Here is a breakdown of the Service code:

  • The @bentoml.service decorator defines the BlipImageCaptioning class as a BentoML Service, specifying that it requires 4Gi of memory. You can customize the Service configurations if necessary.

  • The Service loads the BLIP model based on MODEL_ID and moves the model to a GPU if available, otherwise it uses the CPU.

  • The generate method is exposed as an asynchronous API endpoint. It accepts an image (img) and an optional txt parameter as inputs. If text is provided, the model generates a caption considering both the image and text context; otherwise, it generates a caption based only on the image. The generated tokens are then decoded into a human-readable caption.

Run bentoml serve in your project directory to start the Service.

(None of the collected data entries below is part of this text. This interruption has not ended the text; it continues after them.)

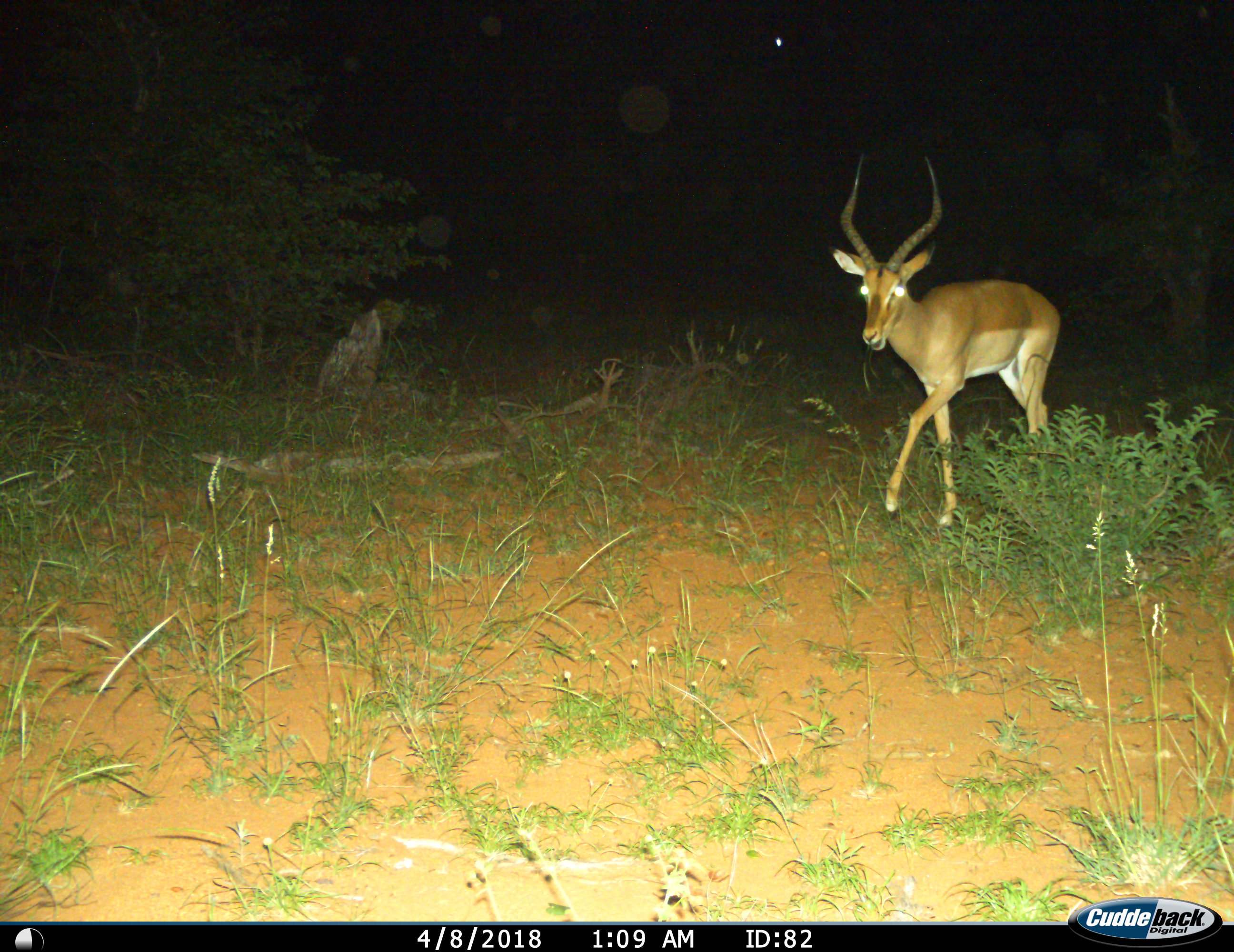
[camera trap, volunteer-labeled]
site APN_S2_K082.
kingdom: Animalia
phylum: Chordata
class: Mammalia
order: Artiodactyla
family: Bovidae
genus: Aepyceros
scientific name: Aepyceros melampus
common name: impala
Impala (Aepyceros melampus), count 1. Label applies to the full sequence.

$ bentoml serve service:BlipImageCaptioning

2024-01-02T08:32:35+0000 [INFO] [cli] Starting production HTTP BentoServer from "service:BlipImageCaptioning" listening on http://localhost:3000 (Press CTRL+C to quit)
Model blip loaded device: cuda

The server is active at http://localhost:3000. You can interact with it in different ways.

curl -s -X POST \
    -F txt='unicorn at sunset' \
    -F 'img=@image.jpg' \
    http://localhost:3000/generate
import bentoml
from pathlib import Path

with bentoml.SyncHTTPClient("http://localhost:3000") as client:
    result = client.generate(
        img=Path("image.jpg"),
        txt="unicorn at sunset",
    )

Visit http://localhost:3000, scroll down to Service APIs, and click Try it out. In the Request body box, select an image, optionally enter your prompt text and click Execute.

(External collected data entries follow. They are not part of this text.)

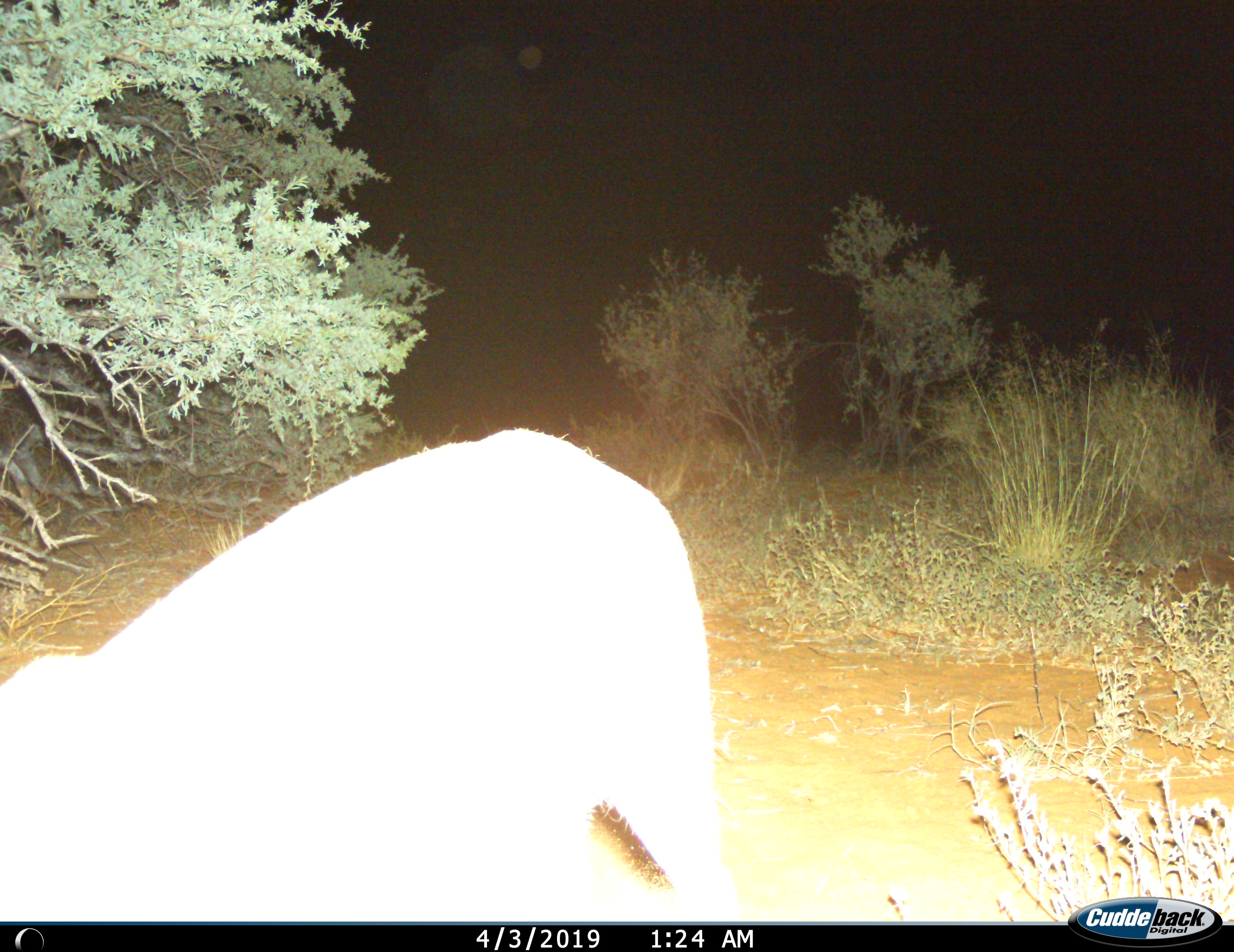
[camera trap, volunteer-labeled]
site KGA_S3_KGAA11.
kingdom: Animalia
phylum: Chordata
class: Mammalia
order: Artiodactyla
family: Bovidae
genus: Raphicerus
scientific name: Raphicerus campestris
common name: steenbok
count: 1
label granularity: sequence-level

../_images/service-ui3.png

This is the image sent in the request. Expected output:

unicorn at sunset by a pond with a beautiful landscape in the background, with a reflection of the sun in the water

Deploy to BentoCloud#

After the Service is ready, you can deploy the project to BentoCloud for better management and scalability. Sign up for a BentoCloud account and get $30 in free credits.

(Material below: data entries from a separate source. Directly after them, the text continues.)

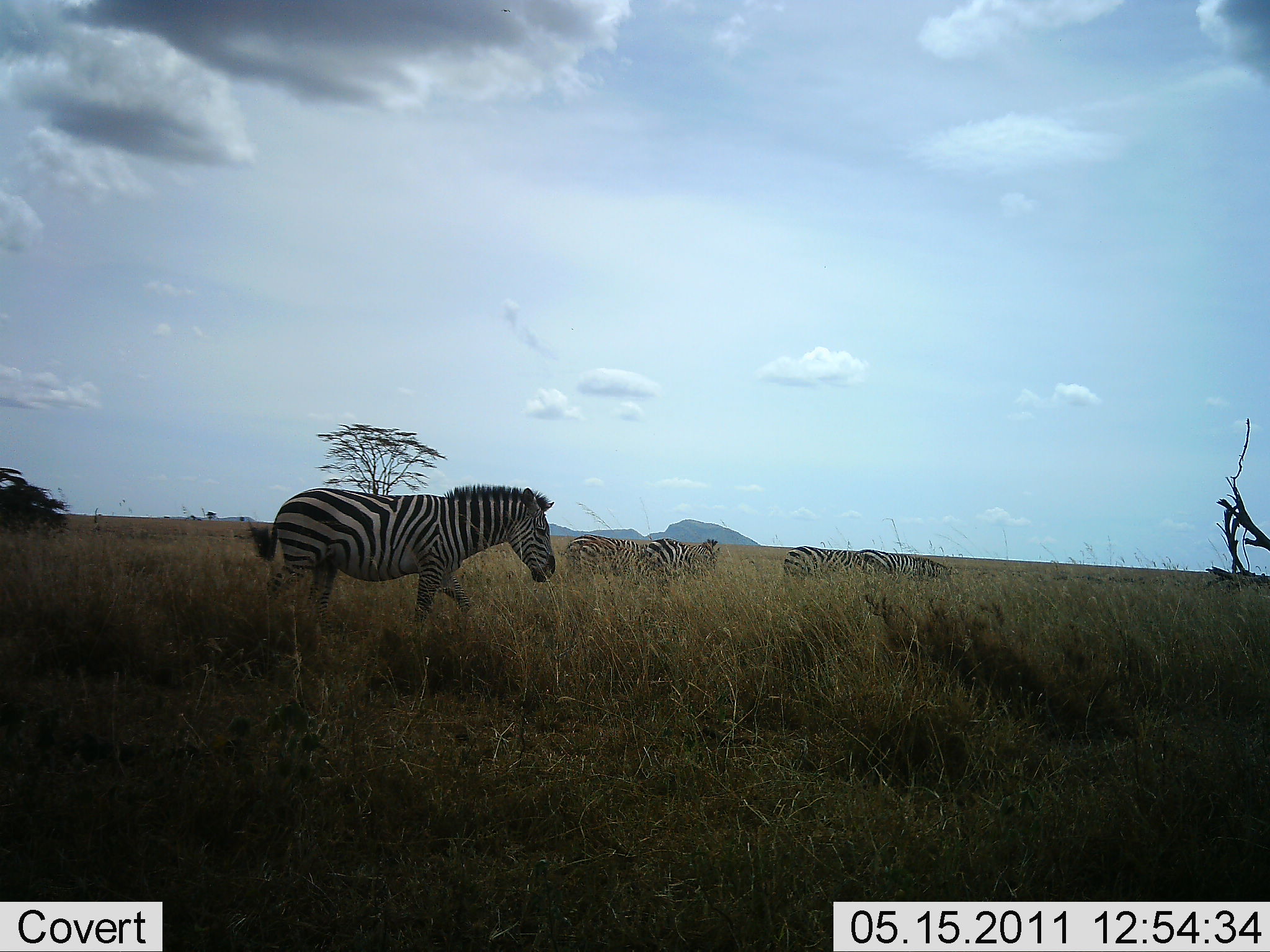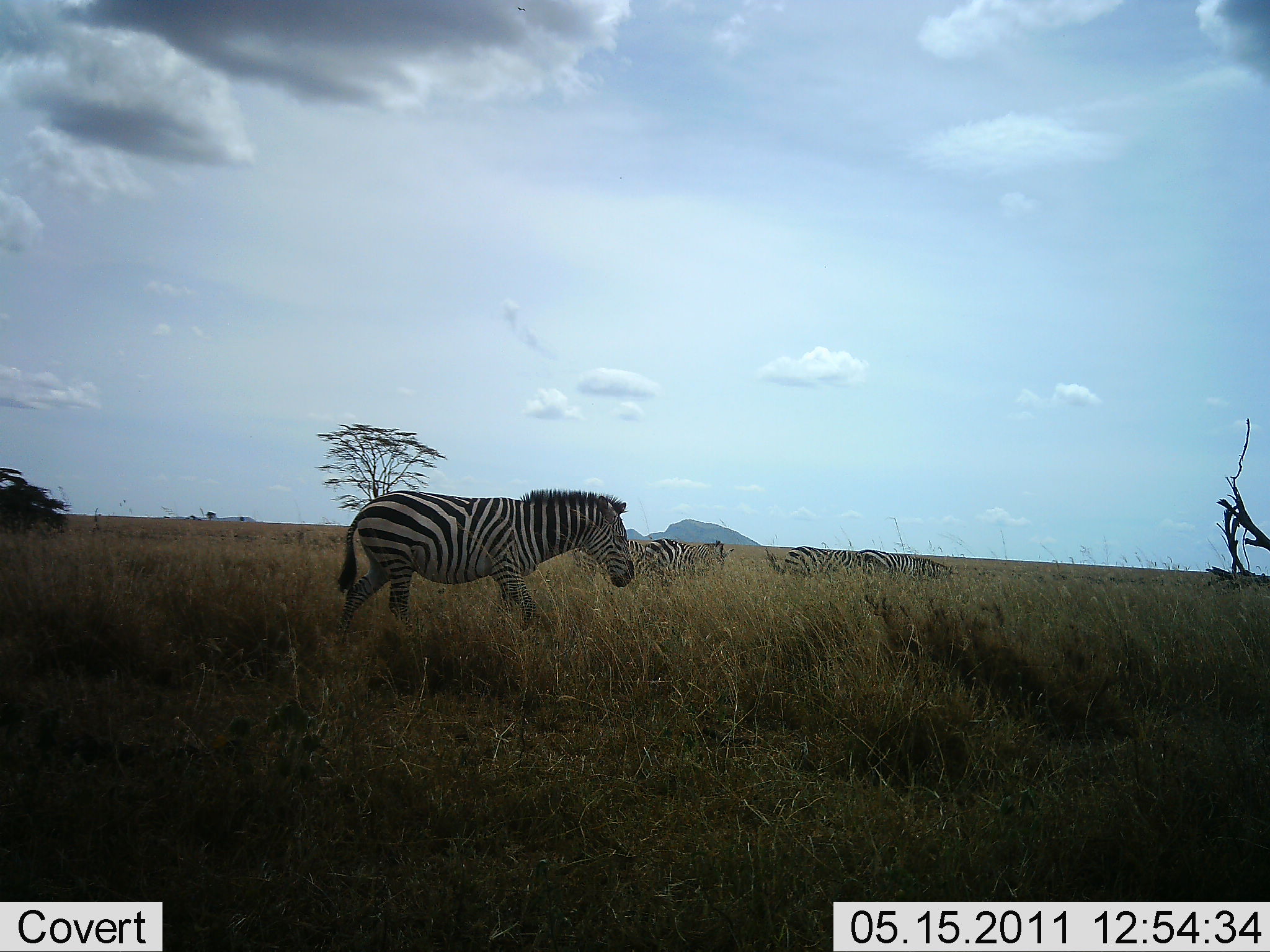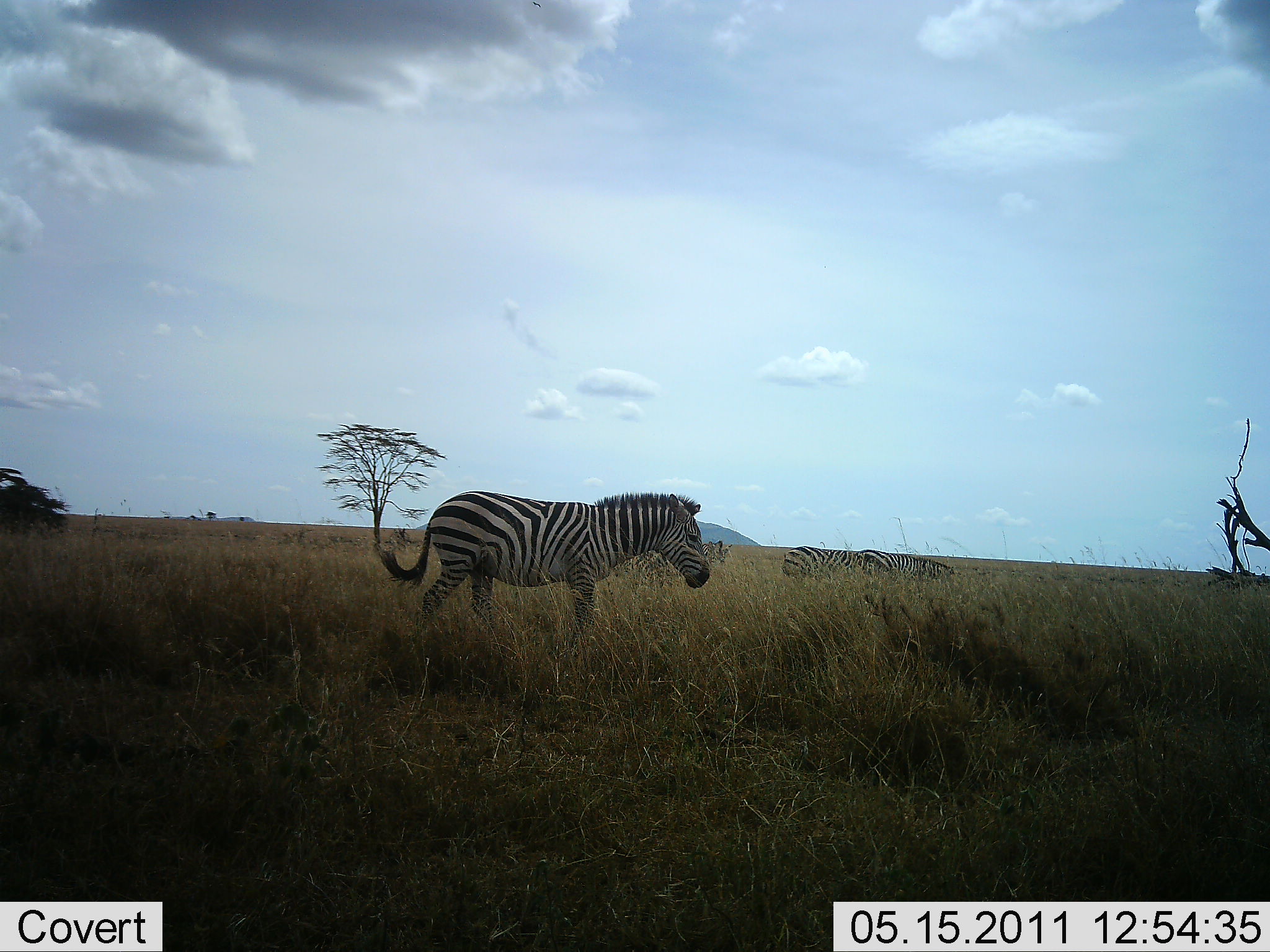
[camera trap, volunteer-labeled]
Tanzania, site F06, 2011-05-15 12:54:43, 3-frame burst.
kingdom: Animalia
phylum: Chordata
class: Mammalia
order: Perissodactyla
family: Equidae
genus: Equus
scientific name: Equus quagga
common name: plains zebra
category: zebra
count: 4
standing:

First, specify a configuration YAML file (bentofile.yaml) to define the build options for your application. It is used for packaging your application into a Bento. Here is an example file in the project:

bentofile.yaml#
service: "service:BlipImageCaptioning"
labels:
  owner: bentoml-team
  project: gallery
include:
- "*.py"
- "demo.jpeg"
python:
  requirements_txt: "./requirements.txt"

Create an API token with Developer Operations Access to log in to BentoCloud, then run the following command to deploy the project.

bentoml deploy .

Once the Deployment is up and running on BentoCloud, you can access it via the exposed URL.

../_static/img/use-cases/blip/blip-bentocloud.png

Note

For custom deployment in your own infrastructure, use BentoML to generate an OCI-compliant image.